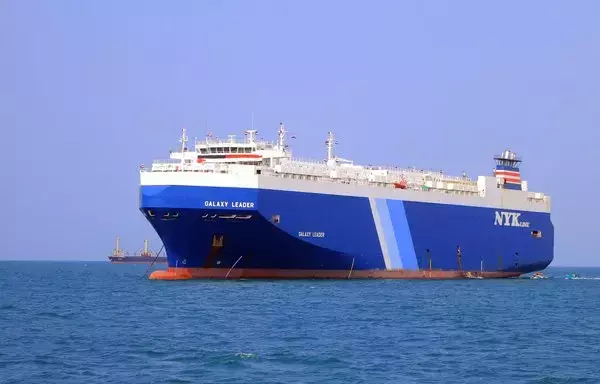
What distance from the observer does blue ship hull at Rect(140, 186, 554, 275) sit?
56.2m

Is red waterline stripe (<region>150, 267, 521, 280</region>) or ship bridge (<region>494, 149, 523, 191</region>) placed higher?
ship bridge (<region>494, 149, 523, 191</region>)

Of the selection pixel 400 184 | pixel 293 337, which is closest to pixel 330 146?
pixel 400 184

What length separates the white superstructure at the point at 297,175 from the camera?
5675 cm

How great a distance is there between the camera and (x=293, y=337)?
1294 inches

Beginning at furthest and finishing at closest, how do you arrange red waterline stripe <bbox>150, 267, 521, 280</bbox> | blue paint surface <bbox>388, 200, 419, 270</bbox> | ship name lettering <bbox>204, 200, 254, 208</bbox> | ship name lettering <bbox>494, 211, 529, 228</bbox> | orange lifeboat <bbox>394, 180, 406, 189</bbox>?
ship name lettering <bbox>494, 211, 529, 228</bbox>
orange lifeboat <bbox>394, 180, 406, 189</bbox>
blue paint surface <bbox>388, 200, 419, 270</bbox>
red waterline stripe <bbox>150, 267, 521, 280</bbox>
ship name lettering <bbox>204, 200, 254, 208</bbox>

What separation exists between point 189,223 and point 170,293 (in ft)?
24.9

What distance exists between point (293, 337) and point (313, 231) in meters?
27.3

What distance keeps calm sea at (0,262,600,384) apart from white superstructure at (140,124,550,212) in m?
6.43

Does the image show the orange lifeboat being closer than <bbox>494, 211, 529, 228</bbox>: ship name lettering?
Yes

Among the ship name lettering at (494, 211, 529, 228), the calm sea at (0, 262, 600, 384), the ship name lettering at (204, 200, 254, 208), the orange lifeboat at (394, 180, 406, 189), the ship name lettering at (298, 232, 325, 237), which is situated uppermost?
the orange lifeboat at (394, 180, 406, 189)

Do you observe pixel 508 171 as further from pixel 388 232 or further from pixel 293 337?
pixel 293 337

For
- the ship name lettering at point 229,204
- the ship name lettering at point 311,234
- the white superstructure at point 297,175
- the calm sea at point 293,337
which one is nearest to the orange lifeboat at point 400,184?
the white superstructure at point 297,175

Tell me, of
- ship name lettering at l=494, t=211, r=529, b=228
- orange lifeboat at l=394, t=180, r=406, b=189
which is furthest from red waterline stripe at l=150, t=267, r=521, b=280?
ship name lettering at l=494, t=211, r=529, b=228

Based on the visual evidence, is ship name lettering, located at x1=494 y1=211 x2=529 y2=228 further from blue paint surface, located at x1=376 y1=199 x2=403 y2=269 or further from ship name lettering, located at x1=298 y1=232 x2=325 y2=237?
ship name lettering, located at x1=298 y1=232 x2=325 y2=237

--

Reproduce the items from the line containing "What distance keeps" through the end of the items, replacing "calm sea" with "still water" and leaving everything else unchanged.

_Completed task:_
What distance keeps still water at (0,262,600,384) apart from white superstructure at (140,124,550,212) in m?
6.43

Does the image show the orange lifeboat being closer than <bbox>494, 211, 529, 228</bbox>: ship name lettering?
Yes

Among the ship name lettering at (494, 211, 529, 228), the still water at (0, 262, 600, 384), the ship name lettering at (204, 200, 254, 208), the orange lifeboat at (394, 180, 406, 189), the ship name lettering at (298, 232, 325, 237), which is situated uppermost?
the orange lifeboat at (394, 180, 406, 189)

Do you observe pixel 508 171 as further from pixel 388 232 or further from pixel 293 337?
pixel 293 337

For
- the ship name lettering at point 229,204
- the ship name lettering at point 311,234
- the white superstructure at point 297,175
- the still water at point 293,337
which one is nearest to the orange lifeboat at point 400,184?
the white superstructure at point 297,175

Tell me, of
- ship name lettering at l=494, t=211, r=529, b=228
- orange lifeboat at l=394, t=180, r=406, b=189
which is furthest from red waterline stripe at l=150, t=267, r=521, b=280?
ship name lettering at l=494, t=211, r=529, b=228

Based on the visual evidence, is ship name lettering, located at x1=494 y1=211 x2=529 y2=228 further from blue paint surface, located at x1=376 y1=199 x2=403 y2=269 or further from ship name lettering, located at x1=298 y1=232 x2=325 y2=237?
ship name lettering, located at x1=298 y1=232 x2=325 y2=237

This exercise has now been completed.